Die Cloud ist zu einer der am schnellsten wachsenden Angriffsflächen geworden. Mit jeder neu hinzukommenden SaaS-Anwendung, jedem KI-Tool und jedem hybriden Cloud-Dienst wird es schwieriger, den Überblick zu behalten.
Welche Anwendungen werden genutzt? Wer hat inwieweit Zugriff? Und wo klaffen Sicherheitslücken? Fehlkonfigurationen, kompromittierte Identitäten und Schatten-IT schaffen Risiken, die oft unbemerkt bleiben, bis daraus ernste Vorfälle werden.
Viele Unternehmen und Managed Service Provider gehen davon aus, ihre Cloud-Umgebungen unter Kontrolle zu haben. Doch die kritischen Risiken verstecken sich oft hinter einem Flickenteppich aus zahlreichen Sicherheitsdaten, die von nicht vernetzten Lösungen stammen.
Grundpfeiler proaktiver Cloud-Sicherheit
Es zählt ein einheitlicher Ansatz. Risikosignale müssen zusammengeführt und in Kontext gesetzt werden. Nur so ist schnelles Handeln möglich. Wichtig sind drei zentrale Faktoren:
#1 Transparenz: Fehlt ein aktueller Überblick über die Cloud-Umgebung, kann die Angriffsfläche unbemerkt wachsen – ganz ohne entsprechende Alarmmeldung. IT-Verantwortliche sollten jederzeit wissen, welche Anwendungen aktiv sind, welche Zugriffsrechte gelten und welche Konfigurationen ein Risiko bergen könnten.
#2 Priorisierung: Sind offene Flanken erkannt, gilt es zu bestimmen, welches Risiko zuerst angegangen werden muss.
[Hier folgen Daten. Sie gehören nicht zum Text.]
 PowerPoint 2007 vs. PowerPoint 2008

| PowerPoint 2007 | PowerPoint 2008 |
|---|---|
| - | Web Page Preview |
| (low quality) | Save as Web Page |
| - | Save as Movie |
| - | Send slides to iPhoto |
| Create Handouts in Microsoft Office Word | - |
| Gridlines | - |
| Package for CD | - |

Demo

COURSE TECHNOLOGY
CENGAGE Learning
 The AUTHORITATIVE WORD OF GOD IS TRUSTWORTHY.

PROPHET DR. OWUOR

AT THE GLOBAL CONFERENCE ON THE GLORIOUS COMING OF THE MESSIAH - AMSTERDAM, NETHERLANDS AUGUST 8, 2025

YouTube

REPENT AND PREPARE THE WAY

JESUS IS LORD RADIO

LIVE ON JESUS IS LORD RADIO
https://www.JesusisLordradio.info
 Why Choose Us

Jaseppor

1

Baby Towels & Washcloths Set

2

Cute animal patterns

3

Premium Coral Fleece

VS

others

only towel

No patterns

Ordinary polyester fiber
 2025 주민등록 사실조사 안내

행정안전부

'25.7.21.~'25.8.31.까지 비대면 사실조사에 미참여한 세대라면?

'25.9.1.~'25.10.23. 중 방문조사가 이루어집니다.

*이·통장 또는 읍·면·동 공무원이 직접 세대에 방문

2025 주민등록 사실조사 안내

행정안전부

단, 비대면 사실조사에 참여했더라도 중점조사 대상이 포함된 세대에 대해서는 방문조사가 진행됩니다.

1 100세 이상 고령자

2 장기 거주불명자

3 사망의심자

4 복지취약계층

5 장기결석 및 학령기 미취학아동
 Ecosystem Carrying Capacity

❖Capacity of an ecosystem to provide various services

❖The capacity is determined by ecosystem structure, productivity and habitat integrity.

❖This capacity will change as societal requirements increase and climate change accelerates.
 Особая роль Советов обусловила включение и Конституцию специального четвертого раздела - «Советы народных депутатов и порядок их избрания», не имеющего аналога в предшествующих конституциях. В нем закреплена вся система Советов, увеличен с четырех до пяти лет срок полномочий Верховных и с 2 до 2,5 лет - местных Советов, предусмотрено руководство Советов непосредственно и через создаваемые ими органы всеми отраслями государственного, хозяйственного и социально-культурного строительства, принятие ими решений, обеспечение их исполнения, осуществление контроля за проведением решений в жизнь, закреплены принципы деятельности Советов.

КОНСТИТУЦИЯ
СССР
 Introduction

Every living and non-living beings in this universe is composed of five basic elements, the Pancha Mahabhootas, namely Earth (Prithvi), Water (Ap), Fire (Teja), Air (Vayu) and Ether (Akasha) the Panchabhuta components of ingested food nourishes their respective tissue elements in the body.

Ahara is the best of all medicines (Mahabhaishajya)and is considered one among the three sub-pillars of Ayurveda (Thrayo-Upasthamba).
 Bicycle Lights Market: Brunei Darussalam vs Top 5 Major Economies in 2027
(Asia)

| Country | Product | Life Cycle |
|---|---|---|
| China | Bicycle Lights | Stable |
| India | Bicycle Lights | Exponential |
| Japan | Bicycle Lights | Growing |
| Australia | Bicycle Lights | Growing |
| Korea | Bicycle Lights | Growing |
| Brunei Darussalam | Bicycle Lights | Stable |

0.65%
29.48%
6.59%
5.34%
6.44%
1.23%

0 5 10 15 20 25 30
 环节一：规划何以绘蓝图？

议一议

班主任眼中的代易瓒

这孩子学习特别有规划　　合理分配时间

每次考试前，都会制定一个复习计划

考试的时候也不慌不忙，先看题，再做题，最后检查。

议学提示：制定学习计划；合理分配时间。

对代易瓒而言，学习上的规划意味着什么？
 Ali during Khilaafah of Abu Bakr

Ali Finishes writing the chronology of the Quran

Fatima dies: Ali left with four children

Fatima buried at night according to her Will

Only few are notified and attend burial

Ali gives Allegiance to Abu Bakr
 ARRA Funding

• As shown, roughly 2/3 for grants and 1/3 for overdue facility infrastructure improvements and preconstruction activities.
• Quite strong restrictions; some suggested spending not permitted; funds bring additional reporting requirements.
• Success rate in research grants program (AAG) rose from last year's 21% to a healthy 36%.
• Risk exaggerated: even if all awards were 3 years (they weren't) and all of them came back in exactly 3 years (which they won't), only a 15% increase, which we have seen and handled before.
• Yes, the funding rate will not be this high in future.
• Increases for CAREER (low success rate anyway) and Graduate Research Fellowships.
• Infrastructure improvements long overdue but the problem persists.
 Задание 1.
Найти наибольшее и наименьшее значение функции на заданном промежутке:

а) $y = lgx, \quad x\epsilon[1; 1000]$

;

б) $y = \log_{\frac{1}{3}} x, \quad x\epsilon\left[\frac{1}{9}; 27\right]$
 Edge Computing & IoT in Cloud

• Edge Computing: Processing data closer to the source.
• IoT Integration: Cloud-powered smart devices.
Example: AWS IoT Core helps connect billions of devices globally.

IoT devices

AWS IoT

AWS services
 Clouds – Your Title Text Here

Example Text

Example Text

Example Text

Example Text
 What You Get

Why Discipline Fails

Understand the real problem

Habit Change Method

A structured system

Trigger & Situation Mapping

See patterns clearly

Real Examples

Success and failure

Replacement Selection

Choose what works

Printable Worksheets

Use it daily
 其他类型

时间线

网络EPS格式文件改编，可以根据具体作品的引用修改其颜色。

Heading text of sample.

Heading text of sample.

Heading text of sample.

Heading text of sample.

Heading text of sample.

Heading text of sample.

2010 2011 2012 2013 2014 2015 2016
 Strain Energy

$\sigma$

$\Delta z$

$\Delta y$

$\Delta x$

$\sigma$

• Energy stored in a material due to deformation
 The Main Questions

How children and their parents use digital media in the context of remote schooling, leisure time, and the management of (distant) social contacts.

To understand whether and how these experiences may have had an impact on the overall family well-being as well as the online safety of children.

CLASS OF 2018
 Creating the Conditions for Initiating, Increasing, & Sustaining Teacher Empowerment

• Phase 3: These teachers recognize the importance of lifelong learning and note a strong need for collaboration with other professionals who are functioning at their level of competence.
Eine unsichere Konfiguration in einer kritischen Anwendung, ein hoch privilegiertes Konto oder eine Drittanbieter-Verbindung mit zu weitreichenden Berechtigungen wiegen schwerer als ein isolierter Befund von geringer Tragweite. Priorisierung trennt akute Bedrohungen von Kleinkram und lenkt den Blick auf die Risiken, die am schnellsten eskalieren können.
#3 Remediation: Eine frühzeitige Erkennung ist nur dann etwas wert, wenn Gegenmaßnahmen folgen. Durch das Anpassen einer Konfiguration, das Entziehen einer überflüssigen Berechtigung, die Prüfung einer Drittanbieter-Verbindung oder das Eindämmen verdächtiger Aktivitäten sinkt das Risiko, bevor daraus ein ernstzunehmender Vorfall wird.

Risiken vorausschauend begegnen
Ihre volle Wirkung entfalten die drei Grundpfeiler erst im Zusammenspiel. Werden sie über getrennte Tools gesteuert, geht wertvoller Kontext verloren, die Reaktion verlangsamt sich und der Betriebsaufwand steigt.
Genau deshalb wird Cloud Detection and Response (CDR) unverzichtbar. CDR vereint Cloud Security Posture Management (CSPM), Identity Threat Detection and Response (ITDR), das Aufspüren von Schatten-IT und Cloud-Transparenz auf einer einzigenPlattform. So entsteht ein vollständiger Blick auf die Risikolage und der Betrieb wird spürbar einfacher. WatchGuard CloudDR versetzt Security-Teams in die Lage, über eine einzige Konsole nicht autorisierte SaaS- und KI-Anwendungen aufzuspüren, unsichere Konfigurationen zu identifizieren, verdächtige Aktivitäten im Zusammenhang mit Identitäten zu erkennen, Integrationen von Drittanbietern zu überprüfen und die Probleme zu priorisieren, die sofortige Aufmerksamkeit erfordern.
Wer Transparenz, Kontext und Remediation auf einer Plattform vereint, reagiert nicht länger nur auf Vorfälle, sondern dämmt Risiken ein, bevor Angreifer sie ausnutzen.